- [Ausgewählter Textauszug]:
● ● ●
Der Wald ist in Gefahr

An manchen Stellen des Tangstedter Forstes bietet sich ein trauriges Bild: Große Mengen toter Äste ragen aus wildem Gestrüpp heraus, am Wegesrand liegen Dutzende gefällter Bäume. „Ich bin oft zum Laufen und mit meiner Enkelin im Forst unterwegs und habe mich über das ‚Chaos‘ geärgert“, gibt Uwe Horn-von Cube unumwunden zu. Als er von dem Angebot des Duvenstedter Kreisels laß, mit Förster Sebastian Bohne einen Waldspaziergang der besonderen Art zu machen, sagte er sofort zu. Wie der Tangstedter nutzten 20 Erwachsene und Kinder die Gelegenheit, um Informationen aus erster Hand zu erhalten.

„Im vergangenen Herbst haben wir gravierende Schäden durch den Borkenkäfer hinnehmen müssen“, erklärte der 36-Jährige, der sich seit sechs Jahren um zehn Waldorte in Schleswig-Holstein, darunter auch den 300 Hektar großen Tangstedter Forst, kümmert. Buchdrucker und Kupferstecher heißen die gut ein bis knapp sechs Millimeter kleinen Schädlingsarten, die es ausnahmslos auf Fichten abgesehen haben und sie mit Hundertausenden zur Strecke bringen. Schon die Temperaturen im heißen Sommer 2018 und die Dürre machten den Nadelbäumen zu schaffen – eine Steilvorlage für den Borkenkäfer. Während sich gesunde Bäume durch Harzproduktion gegen Eindringlinge wehren, sind ihnen geschwächte Exemplare schutzlos ausgeliefert – erst recht, wenn die Käfer die lebensnotwendigen Saftbahnen durchtrennen. „So konnten bis zu drei Generationen Borkenkäfer heranwachsen, die nach dem Ausfliegen massenhaft weitere und auch gesunde Bäume befielen, um wiederum für Nachwuchs zu sorgen“, weiß Sebastian Bohne.
● ● ●
- [Gespeicherte Datensätze]:

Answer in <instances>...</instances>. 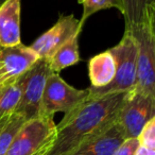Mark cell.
I'll return each mask as SVG.
<instances>
[{
  "mask_svg": "<svg viewBox=\"0 0 155 155\" xmlns=\"http://www.w3.org/2000/svg\"><path fill=\"white\" fill-rule=\"evenodd\" d=\"M127 93L87 96L56 124V140L49 155H68L89 137L115 121Z\"/></svg>",
  "mask_w": 155,
  "mask_h": 155,
  "instance_id": "1",
  "label": "cell"
},
{
  "mask_svg": "<svg viewBox=\"0 0 155 155\" xmlns=\"http://www.w3.org/2000/svg\"><path fill=\"white\" fill-rule=\"evenodd\" d=\"M114 55L116 72L113 81L101 88L88 87V97H101L108 94L130 93L137 82V44L133 33L124 31L122 38L115 47L108 49Z\"/></svg>",
  "mask_w": 155,
  "mask_h": 155,
  "instance_id": "2",
  "label": "cell"
},
{
  "mask_svg": "<svg viewBox=\"0 0 155 155\" xmlns=\"http://www.w3.org/2000/svg\"><path fill=\"white\" fill-rule=\"evenodd\" d=\"M137 44V82L135 91L155 96V8L144 14L133 31Z\"/></svg>",
  "mask_w": 155,
  "mask_h": 155,
  "instance_id": "3",
  "label": "cell"
},
{
  "mask_svg": "<svg viewBox=\"0 0 155 155\" xmlns=\"http://www.w3.org/2000/svg\"><path fill=\"white\" fill-rule=\"evenodd\" d=\"M56 134L53 118L29 119L17 132L5 155H49L55 143Z\"/></svg>",
  "mask_w": 155,
  "mask_h": 155,
  "instance_id": "4",
  "label": "cell"
},
{
  "mask_svg": "<svg viewBox=\"0 0 155 155\" xmlns=\"http://www.w3.org/2000/svg\"><path fill=\"white\" fill-rule=\"evenodd\" d=\"M88 95L87 89H77L65 82L58 73L51 72L46 81L39 117L53 118L56 113L70 112Z\"/></svg>",
  "mask_w": 155,
  "mask_h": 155,
  "instance_id": "5",
  "label": "cell"
},
{
  "mask_svg": "<svg viewBox=\"0 0 155 155\" xmlns=\"http://www.w3.org/2000/svg\"><path fill=\"white\" fill-rule=\"evenodd\" d=\"M49 63L39 58L22 75V89L20 100L15 114L20 115L26 120L39 117L41 104L46 81L51 73Z\"/></svg>",
  "mask_w": 155,
  "mask_h": 155,
  "instance_id": "6",
  "label": "cell"
},
{
  "mask_svg": "<svg viewBox=\"0 0 155 155\" xmlns=\"http://www.w3.org/2000/svg\"><path fill=\"white\" fill-rule=\"evenodd\" d=\"M155 118V96L132 91L127 93L117 121L124 132L125 138H137L142 127Z\"/></svg>",
  "mask_w": 155,
  "mask_h": 155,
  "instance_id": "7",
  "label": "cell"
},
{
  "mask_svg": "<svg viewBox=\"0 0 155 155\" xmlns=\"http://www.w3.org/2000/svg\"><path fill=\"white\" fill-rule=\"evenodd\" d=\"M79 19L73 15L60 16L58 21L45 33L37 37L30 46L39 58L49 62L54 52L77 33H81Z\"/></svg>",
  "mask_w": 155,
  "mask_h": 155,
  "instance_id": "8",
  "label": "cell"
},
{
  "mask_svg": "<svg viewBox=\"0 0 155 155\" xmlns=\"http://www.w3.org/2000/svg\"><path fill=\"white\" fill-rule=\"evenodd\" d=\"M38 60L36 52L22 43L0 48V83L19 78Z\"/></svg>",
  "mask_w": 155,
  "mask_h": 155,
  "instance_id": "9",
  "label": "cell"
},
{
  "mask_svg": "<svg viewBox=\"0 0 155 155\" xmlns=\"http://www.w3.org/2000/svg\"><path fill=\"white\" fill-rule=\"evenodd\" d=\"M125 139L117 119L96 135L89 137L68 155H113Z\"/></svg>",
  "mask_w": 155,
  "mask_h": 155,
  "instance_id": "10",
  "label": "cell"
},
{
  "mask_svg": "<svg viewBox=\"0 0 155 155\" xmlns=\"http://www.w3.org/2000/svg\"><path fill=\"white\" fill-rule=\"evenodd\" d=\"M21 0H5L0 5V48L21 43Z\"/></svg>",
  "mask_w": 155,
  "mask_h": 155,
  "instance_id": "11",
  "label": "cell"
},
{
  "mask_svg": "<svg viewBox=\"0 0 155 155\" xmlns=\"http://www.w3.org/2000/svg\"><path fill=\"white\" fill-rule=\"evenodd\" d=\"M91 87L101 88L113 81L116 72V63L110 50L93 56L88 63Z\"/></svg>",
  "mask_w": 155,
  "mask_h": 155,
  "instance_id": "12",
  "label": "cell"
},
{
  "mask_svg": "<svg viewBox=\"0 0 155 155\" xmlns=\"http://www.w3.org/2000/svg\"><path fill=\"white\" fill-rule=\"evenodd\" d=\"M22 75L0 85V127L15 114L21 96Z\"/></svg>",
  "mask_w": 155,
  "mask_h": 155,
  "instance_id": "13",
  "label": "cell"
},
{
  "mask_svg": "<svg viewBox=\"0 0 155 155\" xmlns=\"http://www.w3.org/2000/svg\"><path fill=\"white\" fill-rule=\"evenodd\" d=\"M79 35L77 33L63 44L50 58L49 67L52 72L58 73L63 69L70 67L80 62V53H79Z\"/></svg>",
  "mask_w": 155,
  "mask_h": 155,
  "instance_id": "14",
  "label": "cell"
},
{
  "mask_svg": "<svg viewBox=\"0 0 155 155\" xmlns=\"http://www.w3.org/2000/svg\"><path fill=\"white\" fill-rule=\"evenodd\" d=\"M125 30L133 31L141 22L144 14L155 8V0H122Z\"/></svg>",
  "mask_w": 155,
  "mask_h": 155,
  "instance_id": "15",
  "label": "cell"
},
{
  "mask_svg": "<svg viewBox=\"0 0 155 155\" xmlns=\"http://www.w3.org/2000/svg\"><path fill=\"white\" fill-rule=\"evenodd\" d=\"M81 5H83V14L82 18L79 19V26L83 29L85 21L91 17L93 14L101 11L115 8L121 14H123V1L122 0H82Z\"/></svg>",
  "mask_w": 155,
  "mask_h": 155,
  "instance_id": "16",
  "label": "cell"
},
{
  "mask_svg": "<svg viewBox=\"0 0 155 155\" xmlns=\"http://www.w3.org/2000/svg\"><path fill=\"white\" fill-rule=\"evenodd\" d=\"M26 121L20 115L14 114L5 125L0 127V155L7 154L14 137Z\"/></svg>",
  "mask_w": 155,
  "mask_h": 155,
  "instance_id": "17",
  "label": "cell"
},
{
  "mask_svg": "<svg viewBox=\"0 0 155 155\" xmlns=\"http://www.w3.org/2000/svg\"><path fill=\"white\" fill-rule=\"evenodd\" d=\"M139 144L155 149V118L151 119L137 136Z\"/></svg>",
  "mask_w": 155,
  "mask_h": 155,
  "instance_id": "18",
  "label": "cell"
},
{
  "mask_svg": "<svg viewBox=\"0 0 155 155\" xmlns=\"http://www.w3.org/2000/svg\"><path fill=\"white\" fill-rule=\"evenodd\" d=\"M138 146L139 142L137 138H125L113 155H135Z\"/></svg>",
  "mask_w": 155,
  "mask_h": 155,
  "instance_id": "19",
  "label": "cell"
},
{
  "mask_svg": "<svg viewBox=\"0 0 155 155\" xmlns=\"http://www.w3.org/2000/svg\"><path fill=\"white\" fill-rule=\"evenodd\" d=\"M135 155H155V149L139 144L138 148L136 149Z\"/></svg>",
  "mask_w": 155,
  "mask_h": 155,
  "instance_id": "20",
  "label": "cell"
},
{
  "mask_svg": "<svg viewBox=\"0 0 155 155\" xmlns=\"http://www.w3.org/2000/svg\"><path fill=\"white\" fill-rule=\"evenodd\" d=\"M3 1H5V0H0V5H2V2H3Z\"/></svg>",
  "mask_w": 155,
  "mask_h": 155,
  "instance_id": "21",
  "label": "cell"
},
{
  "mask_svg": "<svg viewBox=\"0 0 155 155\" xmlns=\"http://www.w3.org/2000/svg\"><path fill=\"white\" fill-rule=\"evenodd\" d=\"M78 1H79V3H81V1H82V0H78Z\"/></svg>",
  "mask_w": 155,
  "mask_h": 155,
  "instance_id": "22",
  "label": "cell"
},
{
  "mask_svg": "<svg viewBox=\"0 0 155 155\" xmlns=\"http://www.w3.org/2000/svg\"><path fill=\"white\" fill-rule=\"evenodd\" d=\"M2 84H3V83H2ZM0 85H1V83H0Z\"/></svg>",
  "mask_w": 155,
  "mask_h": 155,
  "instance_id": "23",
  "label": "cell"
}]
</instances>
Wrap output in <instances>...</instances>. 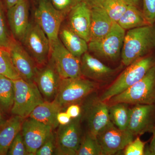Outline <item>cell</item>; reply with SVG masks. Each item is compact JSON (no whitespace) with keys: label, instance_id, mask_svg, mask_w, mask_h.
I'll list each match as a JSON object with an SVG mask.
<instances>
[{"label":"cell","instance_id":"cell-1","mask_svg":"<svg viewBox=\"0 0 155 155\" xmlns=\"http://www.w3.org/2000/svg\"><path fill=\"white\" fill-rule=\"evenodd\" d=\"M155 48V24L130 29L125 33L121 61L128 66L145 57Z\"/></svg>","mask_w":155,"mask_h":155},{"label":"cell","instance_id":"cell-2","mask_svg":"<svg viewBox=\"0 0 155 155\" xmlns=\"http://www.w3.org/2000/svg\"><path fill=\"white\" fill-rule=\"evenodd\" d=\"M155 65L153 57H145L127 66L114 83L103 92L100 99L108 101L113 97L125 91L141 79Z\"/></svg>","mask_w":155,"mask_h":155},{"label":"cell","instance_id":"cell-3","mask_svg":"<svg viewBox=\"0 0 155 155\" xmlns=\"http://www.w3.org/2000/svg\"><path fill=\"white\" fill-rule=\"evenodd\" d=\"M110 104L123 103L128 104H154L155 65L144 77L125 91L111 98Z\"/></svg>","mask_w":155,"mask_h":155},{"label":"cell","instance_id":"cell-4","mask_svg":"<svg viewBox=\"0 0 155 155\" xmlns=\"http://www.w3.org/2000/svg\"><path fill=\"white\" fill-rule=\"evenodd\" d=\"M13 81L14 97L11 113L25 119L45 101L35 82H28L21 78Z\"/></svg>","mask_w":155,"mask_h":155},{"label":"cell","instance_id":"cell-5","mask_svg":"<svg viewBox=\"0 0 155 155\" xmlns=\"http://www.w3.org/2000/svg\"><path fill=\"white\" fill-rule=\"evenodd\" d=\"M97 84L82 77L61 79L55 101L64 111L86 98L96 89Z\"/></svg>","mask_w":155,"mask_h":155},{"label":"cell","instance_id":"cell-6","mask_svg":"<svg viewBox=\"0 0 155 155\" xmlns=\"http://www.w3.org/2000/svg\"><path fill=\"white\" fill-rule=\"evenodd\" d=\"M125 30L114 22L112 29L103 38L88 43V52L98 59L108 61H117L121 57Z\"/></svg>","mask_w":155,"mask_h":155},{"label":"cell","instance_id":"cell-7","mask_svg":"<svg viewBox=\"0 0 155 155\" xmlns=\"http://www.w3.org/2000/svg\"><path fill=\"white\" fill-rule=\"evenodd\" d=\"M21 43L38 68L48 63L50 52L49 40L35 21L30 22Z\"/></svg>","mask_w":155,"mask_h":155},{"label":"cell","instance_id":"cell-8","mask_svg":"<svg viewBox=\"0 0 155 155\" xmlns=\"http://www.w3.org/2000/svg\"><path fill=\"white\" fill-rule=\"evenodd\" d=\"M48 61L61 79L81 77L80 59L72 55L64 47L60 38L50 45Z\"/></svg>","mask_w":155,"mask_h":155},{"label":"cell","instance_id":"cell-9","mask_svg":"<svg viewBox=\"0 0 155 155\" xmlns=\"http://www.w3.org/2000/svg\"><path fill=\"white\" fill-rule=\"evenodd\" d=\"M35 21L46 35L50 45L59 39L60 28L66 17L55 8L49 0H38Z\"/></svg>","mask_w":155,"mask_h":155},{"label":"cell","instance_id":"cell-10","mask_svg":"<svg viewBox=\"0 0 155 155\" xmlns=\"http://www.w3.org/2000/svg\"><path fill=\"white\" fill-rule=\"evenodd\" d=\"M81 115L67 125H59L55 134L57 155H75L82 140Z\"/></svg>","mask_w":155,"mask_h":155},{"label":"cell","instance_id":"cell-11","mask_svg":"<svg viewBox=\"0 0 155 155\" xmlns=\"http://www.w3.org/2000/svg\"><path fill=\"white\" fill-rule=\"evenodd\" d=\"M83 110L88 132L94 136L96 137L98 134L111 122L109 106L96 96L88 97L85 100Z\"/></svg>","mask_w":155,"mask_h":155},{"label":"cell","instance_id":"cell-12","mask_svg":"<svg viewBox=\"0 0 155 155\" xmlns=\"http://www.w3.org/2000/svg\"><path fill=\"white\" fill-rule=\"evenodd\" d=\"M129 130L119 129L110 122L98 134L96 137L102 155H113L124 150L134 140Z\"/></svg>","mask_w":155,"mask_h":155},{"label":"cell","instance_id":"cell-13","mask_svg":"<svg viewBox=\"0 0 155 155\" xmlns=\"http://www.w3.org/2000/svg\"><path fill=\"white\" fill-rule=\"evenodd\" d=\"M53 130L50 126L30 117L24 119L21 132L28 155L35 154L53 133Z\"/></svg>","mask_w":155,"mask_h":155},{"label":"cell","instance_id":"cell-14","mask_svg":"<svg viewBox=\"0 0 155 155\" xmlns=\"http://www.w3.org/2000/svg\"><path fill=\"white\" fill-rule=\"evenodd\" d=\"M9 50L13 65L20 78L35 82L38 67L21 43L12 37Z\"/></svg>","mask_w":155,"mask_h":155},{"label":"cell","instance_id":"cell-15","mask_svg":"<svg viewBox=\"0 0 155 155\" xmlns=\"http://www.w3.org/2000/svg\"><path fill=\"white\" fill-rule=\"evenodd\" d=\"M154 104H137L130 109L127 129L134 135L152 132L154 127Z\"/></svg>","mask_w":155,"mask_h":155},{"label":"cell","instance_id":"cell-16","mask_svg":"<svg viewBox=\"0 0 155 155\" xmlns=\"http://www.w3.org/2000/svg\"><path fill=\"white\" fill-rule=\"evenodd\" d=\"M61 80L57 70L48 61L39 67L35 82L44 101H52L55 99Z\"/></svg>","mask_w":155,"mask_h":155},{"label":"cell","instance_id":"cell-17","mask_svg":"<svg viewBox=\"0 0 155 155\" xmlns=\"http://www.w3.org/2000/svg\"><path fill=\"white\" fill-rule=\"evenodd\" d=\"M29 7L28 0H19L8 9L7 17L12 36L20 42L30 24L28 17Z\"/></svg>","mask_w":155,"mask_h":155},{"label":"cell","instance_id":"cell-18","mask_svg":"<svg viewBox=\"0 0 155 155\" xmlns=\"http://www.w3.org/2000/svg\"><path fill=\"white\" fill-rule=\"evenodd\" d=\"M66 24L69 28L87 42L90 41L91 8L80 2L69 12Z\"/></svg>","mask_w":155,"mask_h":155},{"label":"cell","instance_id":"cell-19","mask_svg":"<svg viewBox=\"0 0 155 155\" xmlns=\"http://www.w3.org/2000/svg\"><path fill=\"white\" fill-rule=\"evenodd\" d=\"M80 68L82 77L96 81L107 80L116 72L88 51L80 58Z\"/></svg>","mask_w":155,"mask_h":155},{"label":"cell","instance_id":"cell-20","mask_svg":"<svg viewBox=\"0 0 155 155\" xmlns=\"http://www.w3.org/2000/svg\"><path fill=\"white\" fill-rule=\"evenodd\" d=\"M114 22L102 6L91 8L90 41L105 36L110 31Z\"/></svg>","mask_w":155,"mask_h":155},{"label":"cell","instance_id":"cell-21","mask_svg":"<svg viewBox=\"0 0 155 155\" xmlns=\"http://www.w3.org/2000/svg\"><path fill=\"white\" fill-rule=\"evenodd\" d=\"M63 22L59 31V38L67 50L76 58L80 59L84 53L88 51V43L71 30L66 23Z\"/></svg>","mask_w":155,"mask_h":155},{"label":"cell","instance_id":"cell-22","mask_svg":"<svg viewBox=\"0 0 155 155\" xmlns=\"http://www.w3.org/2000/svg\"><path fill=\"white\" fill-rule=\"evenodd\" d=\"M62 111L63 109L55 100L44 101L34 109L29 117L55 129L59 125L57 115Z\"/></svg>","mask_w":155,"mask_h":155},{"label":"cell","instance_id":"cell-23","mask_svg":"<svg viewBox=\"0 0 155 155\" xmlns=\"http://www.w3.org/2000/svg\"><path fill=\"white\" fill-rule=\"evenodd\" d=\"M24 119L13 116L0 125V155L8 154L10 146L21 130Z\"/></svg>","mask_w":155,"mask_h":155},{"label":"cell","instance_id":"cell-24","mask_svg":"<svg viewBox=\"0 0 155 155\" xmlns=\"http://www.w3.org/2000/svg\"><path fill=\"white\" fill-rule=\"evenodd\" d=\"M117 23L125 30L149 25L145 18L142 10L135 6L129 5Z\"/></svg>","mask_w":155,"mask_h":155},{"label":"cell","instance_id":"cell-25","mask_svg":"<svg viewBox=\"0 0 155 155\" xmlns=\"http://www.w3.org/2000/svg\"><path fill=\"white\" fill-rule=\"evenodd\" d=\"M13 80L0 74V110L4 113L11 112L14 103Z\"/></svg>","mask_w":155,"mask_h":155},{"label":"cell","instance_id":"cell-26","mask_svg":"<svg viewBox=\"0 0 155 155\" xmlns=\"http://www.w3.org/2000/svg\"><path fill=\"white\" fill-rule=\"evenodd\" d=\"M128 104L119 103L109 107V115L111 122L119 129H127L130 115Z\"/></svg>","mask_w":155,"mask_h":155},{"label":"cell","instance_id":"cell-27","mask_svg":"<svg viewBox=\"0 0 155 155\" xmlns=\"http://www.w3.org/2000/svg\"><path fill=\"white\" fill-rule=\"evenodd\" d=\"M76 155H102L97 137L87 132L82 137Z\"/></svg>","mask_w":155,"mask_h":155},{"label":"cell","instance_id":"cell-28","mask_svg":"<svg viewBox=\"0 0 155 155\" xmlns=\"http://www.w3.org/2000/svg\"><path fill=\"white\" fill-rule=\"evenodd\" d=\"M0 74L14 80L20 78L14 68L9 49L0 48Z\"/></svg>","mask_w":155,"mask_h":155},{"label":"cell","instance_id":"cell-29","mask_svg":"<svg viewBox=\"0 0 155 155\" xmlns=\"http://www.w3.org/2000/svg\"><path fill=\"white\" fill-rule=\"evenodd\" d=\"M124 0H104L102 7L114 22H117L127 8Z\"/></svg>","mask_w":155,"mask_h":155},{"label":"cell","instance_id":"cell-30","mask_svg":"<svg viewBox=\"0 0 155 155\" xmlns=\"http://www.w3.org/2000/svg\"><path fill=\"white\" fill-rule=\"evenodd\" d=\"M12 38L6 25L2 0H0V48L9 49Z\"/></svg>","mask_w":155,"mask_h":155},{"label":"cell","instance_id":"cell-31","mask_svg":"<svg viewBox=\"0 0 155 155\" xmlns=\"http://www.w3.org/2000/svg\"><path fill=\"white\" fill-rule=\"evenodd\" d=\"M55 8L67 17L69 12L75 6L81 2V0H49Z\"/></svg>","mask_w":155,"mask_h":155},{"label":"cell","instance_id":"cell-32","mask_svg":"<svg viewBox=\"0 0 155 155\" xmlns=\"http://www.w3.org/2000/svg\"><path fill=\"white\" fill-rule=\"evenodd\" d=\"M8 155H28L21 131L14 139L8 151Z\"/></svg>","mask_w":155,"mask_h":155},{"label":"cell","instance_id":"cell-33","mask_svg":"<svg viewBox=\"0 0 155 155\" xmlns=\"http://www.w3.org/2000/svg\"><path fill=\"white\" fill-rule=\"evenodd\" d=\"M145 145V143L137 137L125 147L123 153L125 155H144Z\"/></svg>","mask_w":155,"mask_h":155},{"label":"cell","instance_id":"cell-34","mask_svg":"<svg viewBox=\"0 0 155 155\" xmlns=\"http://www.w3.org/2000/svg\"><path fill=\"white\" fill-rule=\"evenodd\" d=\"M35 155H57L55 135L53 133L35 153Z\"/></svg>","mask_w":155,"mask_h":155},{"label":"cell","instance_id":"cell-35","mask_svg":"<svg viewBox=\"0 0 155 155\" xmlns=\"http://www.w3.org/2000/svg\"><path fill=\"white\" fill-rule=\"evenodd\" d=\"M143 13L149 25L155 24V0H142Z\"/></svg>","mask_w":155,"mask_h":155},{"label":"cell","instance_id":"cell-36","mask_svg":"<svg viewBox=\"0 0 155 155\" xmlns=\"http://www.w3.org/2000/svg\"><path fill=\"white\" fill-rule=\"evenodd\" d=\"M66 112L72 119H74L81 115V109L78 104H72L66 108Z\"/></svg>","mask_w":155,"mask_h":155},{"label":"cell","instance_id":"cell-37","mask_svg":"<svg viewBox=\"0 0 155 155\" xmlns=\"http://www.w3.org/2000/svg\"><path fill=\"white\" fill-rule=\"evenodd\" d=\"M72 118L67 114V112L62 111L59 112L57 115V120L59 125H65L71 121Z\"/></svg>","mask_w":155,"mask_h":155},{"label":"cell","instance_id":"cell-38","mask_svg":"<svg viewBox=\"0 0 155 155\" xmlns=\"http://www.w3.org/2000/svg\"><path fill=\"white\" fill-rule=\"evenodd\" d=\"M152 132L153 133L152 139L149 147L145 150L144 155H155V126L152 130Z\"/></svg>","mask_w":155,"mask_h":155},{"label":"cell","instance_id":"cell-39","mask_svg":"<svg viewBox=\"0 0 155 155\" xmlns=\"http://www.w3.org/2000/svg\"><path fill=\"white\" fill-rule=\"evenodd\" d=\"M104 1V0H81V2L85 3L91 8L102 6Z\"/></svg>","mask_w":155,"mask_h":155},{"label":"cell","instance_id":"cell-40","mask_svg":"<svg viewBox=\"0 0 155 155\" xmlns=\"http://www.w3.org/2000/svg\"><path fill=\"white\" fill-rule=\"evenodd\" d=\"M127 5H132L140 9L142 6V0H124Z\"/></svg>","mask_w":155,"mask_h":155},{"label":"cell","instance_id":"cell-41","mask_svg":"<svg viewBox=\"0 0 155 155\" xmlns=\"http://www.w3.org/2000/svg\"><path fill=\"white\" fill-rule=\"evenodd\" d=\"M19 0H4L5 5L7 9H8L18 2Z\"/></svg>","mask_w":155,"mask_h":155},{"label":"cell","instance_id":"cell-42","mask_svg":"<svg viewBox=\"0 0 155 155\" xmlns=\"http://www.w3.org/2000/svg\"><path fill=\"white\" fill-rule=\"evenodd\" d=\"M5 121V120L4 119V117H3L2 112L0 110V125H2Z\"/></svg>","mask_w":155,"mask_h":155}]
</instances>
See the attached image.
● ● ●
- [Aufgabe]:
Schreiben Sie aus dem Textauszug über den Tangstedter Forst alles von „An manchen Stellen“ bis hinunter zu „Hand zu erhalten.“ wortgetreu ab.

- [Lösung]:
An manchen Stellen des Tangstedter Forstes bietet sich ein trauriges Bild: Große Mengen toter Äste ragen aus wildem Gestrüpp heraus, am Wegesrand liegen Dutzende gefällter Bäume. „Ich bin oft zum Laufen und mit meiner Enkelin im Forst unterwegs und habe mich über das ‚Chaos‘ geärgert“, gibt Uwe Horn-von Cube unumwunden zu. Als er von dem Angebot des Duvenstedter Kreisels laß, mit Förster Sebastian Bohne einen Waldspaziergang der besonderen Art zu machen, sagte er sofort zu. Wie der Tangstedter nutzten 20 Erwachsene und Kinder die Gelegenheit, um Informationen aus erster Hand zu erhalten.